Ruth Asawa's Wire Whatsits

BY WILLIAM WILSON
Times Staff Writer

Japanese American craftsman-sculptor Ruth Asawa was born in agricultural Norwalk in 1926.  Today she is an active force in San Francisco's community art scene.  She serves on the city's art commission, lectures in the city's schools, raises her six children.

She mainly makes a public sort of sculpture, most of woven wire, recently of cast baker's clay.  Many of us have seen her mermaid-and-turtle fountain in Ghirardelli Square, tied wire sculpture in Joseph Magnin's and her delightful fountain before the Union Square Hyatt House.

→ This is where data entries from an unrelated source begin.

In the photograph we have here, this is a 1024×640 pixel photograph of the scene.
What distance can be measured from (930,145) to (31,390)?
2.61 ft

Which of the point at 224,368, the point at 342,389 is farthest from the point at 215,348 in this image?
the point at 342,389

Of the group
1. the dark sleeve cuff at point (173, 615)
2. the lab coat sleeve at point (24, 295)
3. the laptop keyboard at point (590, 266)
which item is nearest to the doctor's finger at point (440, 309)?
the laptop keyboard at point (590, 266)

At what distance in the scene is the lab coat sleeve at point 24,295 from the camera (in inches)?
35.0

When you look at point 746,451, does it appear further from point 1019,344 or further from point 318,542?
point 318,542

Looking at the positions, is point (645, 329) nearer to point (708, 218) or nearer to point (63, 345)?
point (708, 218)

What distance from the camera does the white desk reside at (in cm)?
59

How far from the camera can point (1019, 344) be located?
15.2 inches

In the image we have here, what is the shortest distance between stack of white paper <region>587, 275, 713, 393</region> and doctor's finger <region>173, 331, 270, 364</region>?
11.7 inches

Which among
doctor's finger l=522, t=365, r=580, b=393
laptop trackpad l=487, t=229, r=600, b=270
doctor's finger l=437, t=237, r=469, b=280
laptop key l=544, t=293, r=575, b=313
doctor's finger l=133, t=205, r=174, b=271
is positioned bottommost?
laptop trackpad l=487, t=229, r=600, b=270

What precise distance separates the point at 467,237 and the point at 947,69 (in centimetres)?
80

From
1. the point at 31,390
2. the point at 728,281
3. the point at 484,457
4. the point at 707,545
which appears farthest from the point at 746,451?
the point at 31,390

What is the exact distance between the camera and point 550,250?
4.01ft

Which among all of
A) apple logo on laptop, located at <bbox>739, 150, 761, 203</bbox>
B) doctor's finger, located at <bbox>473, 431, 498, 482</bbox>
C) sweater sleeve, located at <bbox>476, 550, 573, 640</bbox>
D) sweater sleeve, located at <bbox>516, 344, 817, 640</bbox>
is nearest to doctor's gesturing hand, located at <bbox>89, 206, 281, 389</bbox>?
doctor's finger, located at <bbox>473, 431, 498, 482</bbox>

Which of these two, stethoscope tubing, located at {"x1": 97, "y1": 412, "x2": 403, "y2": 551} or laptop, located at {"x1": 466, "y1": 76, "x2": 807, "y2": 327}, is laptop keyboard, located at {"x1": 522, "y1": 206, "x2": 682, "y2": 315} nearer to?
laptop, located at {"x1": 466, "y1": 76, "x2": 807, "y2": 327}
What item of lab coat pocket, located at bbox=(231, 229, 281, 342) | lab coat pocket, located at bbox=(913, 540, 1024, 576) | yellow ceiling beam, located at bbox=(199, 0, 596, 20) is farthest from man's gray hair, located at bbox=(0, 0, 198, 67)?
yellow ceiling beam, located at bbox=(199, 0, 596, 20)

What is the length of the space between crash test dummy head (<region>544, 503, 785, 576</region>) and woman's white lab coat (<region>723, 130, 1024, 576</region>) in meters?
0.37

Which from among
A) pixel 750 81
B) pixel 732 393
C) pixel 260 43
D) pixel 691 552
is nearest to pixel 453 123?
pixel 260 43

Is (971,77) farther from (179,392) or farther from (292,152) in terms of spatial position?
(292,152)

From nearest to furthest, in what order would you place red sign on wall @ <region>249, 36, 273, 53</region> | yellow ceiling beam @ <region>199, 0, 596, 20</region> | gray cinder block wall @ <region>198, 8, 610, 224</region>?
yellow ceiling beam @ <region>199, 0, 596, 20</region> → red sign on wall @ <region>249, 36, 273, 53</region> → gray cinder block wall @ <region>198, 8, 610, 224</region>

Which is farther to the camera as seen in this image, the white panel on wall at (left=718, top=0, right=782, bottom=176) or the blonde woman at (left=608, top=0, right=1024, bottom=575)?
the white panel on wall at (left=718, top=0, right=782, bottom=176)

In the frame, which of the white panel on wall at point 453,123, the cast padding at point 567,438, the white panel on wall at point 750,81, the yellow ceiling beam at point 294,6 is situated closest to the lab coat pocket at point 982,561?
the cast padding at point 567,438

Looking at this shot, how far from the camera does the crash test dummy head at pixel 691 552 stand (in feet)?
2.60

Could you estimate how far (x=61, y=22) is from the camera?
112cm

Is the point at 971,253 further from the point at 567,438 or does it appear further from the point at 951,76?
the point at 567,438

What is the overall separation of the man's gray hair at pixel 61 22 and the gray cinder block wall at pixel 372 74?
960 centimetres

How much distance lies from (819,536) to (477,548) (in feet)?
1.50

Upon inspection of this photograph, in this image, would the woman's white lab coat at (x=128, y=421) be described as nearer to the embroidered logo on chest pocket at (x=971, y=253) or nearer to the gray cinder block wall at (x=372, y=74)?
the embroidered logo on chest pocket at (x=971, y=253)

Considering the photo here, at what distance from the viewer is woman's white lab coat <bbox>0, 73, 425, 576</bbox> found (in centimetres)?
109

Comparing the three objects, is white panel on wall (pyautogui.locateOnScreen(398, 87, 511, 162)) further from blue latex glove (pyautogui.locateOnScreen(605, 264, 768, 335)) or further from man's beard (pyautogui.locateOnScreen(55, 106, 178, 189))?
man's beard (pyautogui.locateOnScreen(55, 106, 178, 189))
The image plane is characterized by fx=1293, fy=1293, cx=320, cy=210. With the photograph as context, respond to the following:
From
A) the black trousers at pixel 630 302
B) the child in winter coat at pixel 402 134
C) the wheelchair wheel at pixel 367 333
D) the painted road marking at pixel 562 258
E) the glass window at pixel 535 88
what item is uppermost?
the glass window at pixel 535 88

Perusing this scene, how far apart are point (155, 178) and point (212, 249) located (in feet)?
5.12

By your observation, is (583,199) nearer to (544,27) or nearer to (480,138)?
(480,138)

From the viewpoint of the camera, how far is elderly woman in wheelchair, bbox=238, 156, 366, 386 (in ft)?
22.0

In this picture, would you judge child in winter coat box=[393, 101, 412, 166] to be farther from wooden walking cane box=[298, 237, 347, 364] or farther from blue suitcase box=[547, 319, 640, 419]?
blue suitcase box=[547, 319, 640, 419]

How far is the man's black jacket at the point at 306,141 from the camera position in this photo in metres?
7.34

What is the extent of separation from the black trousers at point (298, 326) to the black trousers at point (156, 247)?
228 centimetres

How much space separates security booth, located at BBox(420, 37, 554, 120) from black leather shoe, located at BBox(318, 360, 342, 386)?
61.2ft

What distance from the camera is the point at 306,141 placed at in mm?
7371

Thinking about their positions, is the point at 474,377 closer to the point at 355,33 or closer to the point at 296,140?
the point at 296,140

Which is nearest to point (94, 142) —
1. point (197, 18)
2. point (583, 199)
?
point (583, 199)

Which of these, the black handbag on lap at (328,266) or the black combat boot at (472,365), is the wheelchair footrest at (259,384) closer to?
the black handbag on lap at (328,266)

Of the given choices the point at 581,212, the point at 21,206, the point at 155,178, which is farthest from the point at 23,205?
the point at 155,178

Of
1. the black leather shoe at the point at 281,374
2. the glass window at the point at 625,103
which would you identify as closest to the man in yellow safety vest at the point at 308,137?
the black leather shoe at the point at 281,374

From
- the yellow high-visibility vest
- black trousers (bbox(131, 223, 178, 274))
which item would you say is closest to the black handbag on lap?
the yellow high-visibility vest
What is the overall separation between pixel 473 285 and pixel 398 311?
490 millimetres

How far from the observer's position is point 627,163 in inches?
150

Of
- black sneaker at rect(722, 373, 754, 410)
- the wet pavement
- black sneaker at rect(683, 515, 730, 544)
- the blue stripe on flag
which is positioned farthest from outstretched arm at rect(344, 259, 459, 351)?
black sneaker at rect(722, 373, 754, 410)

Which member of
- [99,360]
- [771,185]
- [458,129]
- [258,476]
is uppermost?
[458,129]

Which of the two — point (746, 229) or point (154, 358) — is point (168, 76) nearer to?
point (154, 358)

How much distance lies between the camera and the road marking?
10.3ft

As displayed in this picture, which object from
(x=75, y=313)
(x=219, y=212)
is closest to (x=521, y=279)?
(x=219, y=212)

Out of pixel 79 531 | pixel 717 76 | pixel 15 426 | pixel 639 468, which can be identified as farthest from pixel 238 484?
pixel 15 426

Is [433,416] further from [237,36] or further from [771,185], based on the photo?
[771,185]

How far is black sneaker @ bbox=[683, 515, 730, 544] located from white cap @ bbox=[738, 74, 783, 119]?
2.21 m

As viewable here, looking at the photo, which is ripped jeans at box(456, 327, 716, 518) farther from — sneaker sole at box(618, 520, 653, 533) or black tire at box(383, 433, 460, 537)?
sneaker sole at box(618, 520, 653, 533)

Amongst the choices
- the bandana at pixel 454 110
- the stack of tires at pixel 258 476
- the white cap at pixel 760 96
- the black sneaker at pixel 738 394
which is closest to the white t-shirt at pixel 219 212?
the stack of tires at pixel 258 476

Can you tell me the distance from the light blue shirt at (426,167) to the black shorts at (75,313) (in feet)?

It is a drum-shaped affair that runs upstairs.  It is decorated with cartoony figures.  Its satirical comment about the city as a chaotic purgatory of activity is unusually biting for a civic sculpture.

Is It Art?

Two sections of the fountain's design are included in a retrospective exhibition on view at Cal-tech.  It was organized by the San Francisco Museum of Art.  An accompanying catalog has text by former SFMA director Gerald Nordland.

The informative and sympathetic essay gets funny in quotes from critics busting their brains to try to figure out if Ms. Asawa's work is or is not "art," as if conferring or withholding that label had some sacred significance.

Ms. Asawa's work certainly is art.  It certainly is not art as we are accustomed to think of it when we visit museums and galleries looking for aesthetic innovation and intellectual rigor.  Ms. Asawa's art is too decorative, conventional and adaptable to warrant Nordland's suggestion that we judge it in an inapplicable category by hinting it is "constructivist."

Ruth Asawa makes a species of architectural decor predominantly in wire; woven, welded or cast.  Forms are primarily geomorphic.  The depth of her dialectical commitment to pure abstraction can be measured by how easily she decides to do something else, like the figurative fountains, watercolors of flowers or a contour drawing of a chair.  She comes across less like a passionate innovator than an honestly capable person trying to get a job done.  She never gets weird and she never gets slick, causing her to make superior architectural decor.

Among her most typical wire sculptures are hanging tubes that bulge into various basket shapes.  I didn't like them.  They cause inescapable associations to an esophagus full of half-swallowed melons.

The rest is more gratifying.  Some cactus-like forms become airy and delicate.  A gallery devoted to 16 symmetrical reliefs finds Ms. Asawa at her decorative best.  They are wire starburst designs whose points branch into branchlike brushes.  They combine design with organic sensations and overtones of symbolism.